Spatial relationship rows
····················

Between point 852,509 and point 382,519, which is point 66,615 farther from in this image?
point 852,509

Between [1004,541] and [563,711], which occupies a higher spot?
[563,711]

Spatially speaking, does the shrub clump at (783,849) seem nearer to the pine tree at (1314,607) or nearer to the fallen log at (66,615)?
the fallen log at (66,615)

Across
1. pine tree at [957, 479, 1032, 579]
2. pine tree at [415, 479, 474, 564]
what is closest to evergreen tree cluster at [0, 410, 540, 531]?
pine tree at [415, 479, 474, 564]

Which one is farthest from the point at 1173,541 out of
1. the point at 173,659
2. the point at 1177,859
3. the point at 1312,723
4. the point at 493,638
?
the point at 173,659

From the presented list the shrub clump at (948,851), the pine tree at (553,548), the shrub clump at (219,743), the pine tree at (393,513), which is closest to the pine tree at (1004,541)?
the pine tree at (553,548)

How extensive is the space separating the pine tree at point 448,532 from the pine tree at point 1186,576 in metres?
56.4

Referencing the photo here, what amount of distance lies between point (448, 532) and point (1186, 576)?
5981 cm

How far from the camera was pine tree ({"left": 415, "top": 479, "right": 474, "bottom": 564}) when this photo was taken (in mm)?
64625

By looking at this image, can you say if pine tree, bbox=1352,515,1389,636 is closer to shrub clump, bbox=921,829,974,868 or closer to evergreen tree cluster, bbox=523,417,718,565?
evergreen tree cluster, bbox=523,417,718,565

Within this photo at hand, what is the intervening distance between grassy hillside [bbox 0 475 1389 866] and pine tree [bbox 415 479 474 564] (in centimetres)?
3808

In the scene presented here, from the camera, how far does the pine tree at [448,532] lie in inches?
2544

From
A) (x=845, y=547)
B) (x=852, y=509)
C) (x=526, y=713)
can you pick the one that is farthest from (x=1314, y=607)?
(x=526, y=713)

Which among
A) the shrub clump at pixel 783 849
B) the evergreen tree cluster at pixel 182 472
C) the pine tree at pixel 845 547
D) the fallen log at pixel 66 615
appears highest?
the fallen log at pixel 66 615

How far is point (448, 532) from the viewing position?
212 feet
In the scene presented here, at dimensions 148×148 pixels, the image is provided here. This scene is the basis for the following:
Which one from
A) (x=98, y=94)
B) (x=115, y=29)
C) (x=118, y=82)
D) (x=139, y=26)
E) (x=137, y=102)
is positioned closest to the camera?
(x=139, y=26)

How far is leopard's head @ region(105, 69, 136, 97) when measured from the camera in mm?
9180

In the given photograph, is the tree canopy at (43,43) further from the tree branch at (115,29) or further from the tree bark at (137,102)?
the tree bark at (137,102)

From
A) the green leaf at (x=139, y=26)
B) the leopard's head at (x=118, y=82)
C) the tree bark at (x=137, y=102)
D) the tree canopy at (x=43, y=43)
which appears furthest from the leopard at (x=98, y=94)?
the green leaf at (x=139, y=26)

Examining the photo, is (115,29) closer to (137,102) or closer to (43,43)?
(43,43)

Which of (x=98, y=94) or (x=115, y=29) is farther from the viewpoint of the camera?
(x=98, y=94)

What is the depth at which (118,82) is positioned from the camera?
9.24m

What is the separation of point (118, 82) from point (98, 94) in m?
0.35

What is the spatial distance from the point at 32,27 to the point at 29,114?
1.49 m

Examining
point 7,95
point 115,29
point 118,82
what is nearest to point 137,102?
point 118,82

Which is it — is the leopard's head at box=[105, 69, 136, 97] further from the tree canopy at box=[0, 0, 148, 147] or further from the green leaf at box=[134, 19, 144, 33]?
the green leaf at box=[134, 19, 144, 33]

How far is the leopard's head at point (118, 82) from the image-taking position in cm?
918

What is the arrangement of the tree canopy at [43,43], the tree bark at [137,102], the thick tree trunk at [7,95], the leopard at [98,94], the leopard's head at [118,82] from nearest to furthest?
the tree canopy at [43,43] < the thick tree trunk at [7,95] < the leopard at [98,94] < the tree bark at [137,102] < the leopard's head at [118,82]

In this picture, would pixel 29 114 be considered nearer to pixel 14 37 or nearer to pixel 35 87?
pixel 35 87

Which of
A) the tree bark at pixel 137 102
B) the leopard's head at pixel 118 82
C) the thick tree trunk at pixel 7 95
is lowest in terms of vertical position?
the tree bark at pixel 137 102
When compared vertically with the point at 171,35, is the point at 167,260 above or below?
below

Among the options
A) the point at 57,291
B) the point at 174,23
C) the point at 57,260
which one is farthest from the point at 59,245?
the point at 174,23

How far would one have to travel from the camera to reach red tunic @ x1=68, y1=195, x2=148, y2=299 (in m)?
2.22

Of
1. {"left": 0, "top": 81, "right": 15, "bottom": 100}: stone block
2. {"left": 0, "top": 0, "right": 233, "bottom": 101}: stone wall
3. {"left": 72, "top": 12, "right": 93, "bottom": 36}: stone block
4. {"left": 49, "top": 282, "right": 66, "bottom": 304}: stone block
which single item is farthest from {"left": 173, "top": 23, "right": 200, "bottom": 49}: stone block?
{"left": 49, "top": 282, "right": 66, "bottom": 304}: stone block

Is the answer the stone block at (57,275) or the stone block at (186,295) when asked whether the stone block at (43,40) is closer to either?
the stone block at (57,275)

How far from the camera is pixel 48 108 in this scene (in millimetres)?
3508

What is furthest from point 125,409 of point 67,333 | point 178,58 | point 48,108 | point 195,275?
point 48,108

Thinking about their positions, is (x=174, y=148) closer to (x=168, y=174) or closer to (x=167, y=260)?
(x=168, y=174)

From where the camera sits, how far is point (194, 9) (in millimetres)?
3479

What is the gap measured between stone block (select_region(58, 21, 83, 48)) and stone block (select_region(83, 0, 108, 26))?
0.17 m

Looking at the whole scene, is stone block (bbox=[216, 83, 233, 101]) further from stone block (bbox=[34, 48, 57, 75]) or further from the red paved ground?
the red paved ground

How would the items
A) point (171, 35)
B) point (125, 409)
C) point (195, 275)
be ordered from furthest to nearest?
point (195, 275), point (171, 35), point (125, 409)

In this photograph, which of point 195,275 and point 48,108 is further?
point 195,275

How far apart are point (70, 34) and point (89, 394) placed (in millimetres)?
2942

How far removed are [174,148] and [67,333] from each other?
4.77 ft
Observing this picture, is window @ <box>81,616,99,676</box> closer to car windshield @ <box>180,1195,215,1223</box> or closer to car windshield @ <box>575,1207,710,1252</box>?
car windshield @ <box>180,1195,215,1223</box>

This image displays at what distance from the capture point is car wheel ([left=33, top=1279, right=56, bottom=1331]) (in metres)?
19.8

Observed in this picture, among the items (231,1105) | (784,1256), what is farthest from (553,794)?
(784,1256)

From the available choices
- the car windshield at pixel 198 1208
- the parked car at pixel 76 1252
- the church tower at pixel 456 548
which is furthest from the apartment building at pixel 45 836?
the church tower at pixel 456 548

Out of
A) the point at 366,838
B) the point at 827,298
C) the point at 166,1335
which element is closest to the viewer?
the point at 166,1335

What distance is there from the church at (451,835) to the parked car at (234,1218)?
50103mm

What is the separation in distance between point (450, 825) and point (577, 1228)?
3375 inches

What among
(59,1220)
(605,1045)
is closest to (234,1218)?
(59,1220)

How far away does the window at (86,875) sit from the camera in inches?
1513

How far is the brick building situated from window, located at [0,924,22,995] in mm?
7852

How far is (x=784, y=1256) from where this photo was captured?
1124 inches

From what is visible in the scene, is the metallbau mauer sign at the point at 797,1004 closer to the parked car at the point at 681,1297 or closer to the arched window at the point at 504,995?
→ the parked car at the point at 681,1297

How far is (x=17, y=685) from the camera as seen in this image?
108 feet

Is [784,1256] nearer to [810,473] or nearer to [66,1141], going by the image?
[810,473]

····················

# Task requirements:
Find each line in the rows above that contains the string "scene", matching case, and copy those lines out in full.

# Written answer:
In the scene presented here, from the camera, how far does the pine tree at [448,532] lie in inches?
In the scene presented here, at dimensions 148×148 pixels, the image is provided here. This scene is the basis for the following:
How far from the camera is pixel 48 108 in this scene (in millimetres)?
Looking at the whole scene, is stone block (bbox=[216, 83, 233, 101]) further from stone block (bbox=[34, 48, 57, 75]) or further from the red paved ground?
From what is visible in the scene, is the metallbau mauer sign at the point at 797,1004 closer to the parked car at the point at 681,1297 or closer to the arched window at the point at 504,995?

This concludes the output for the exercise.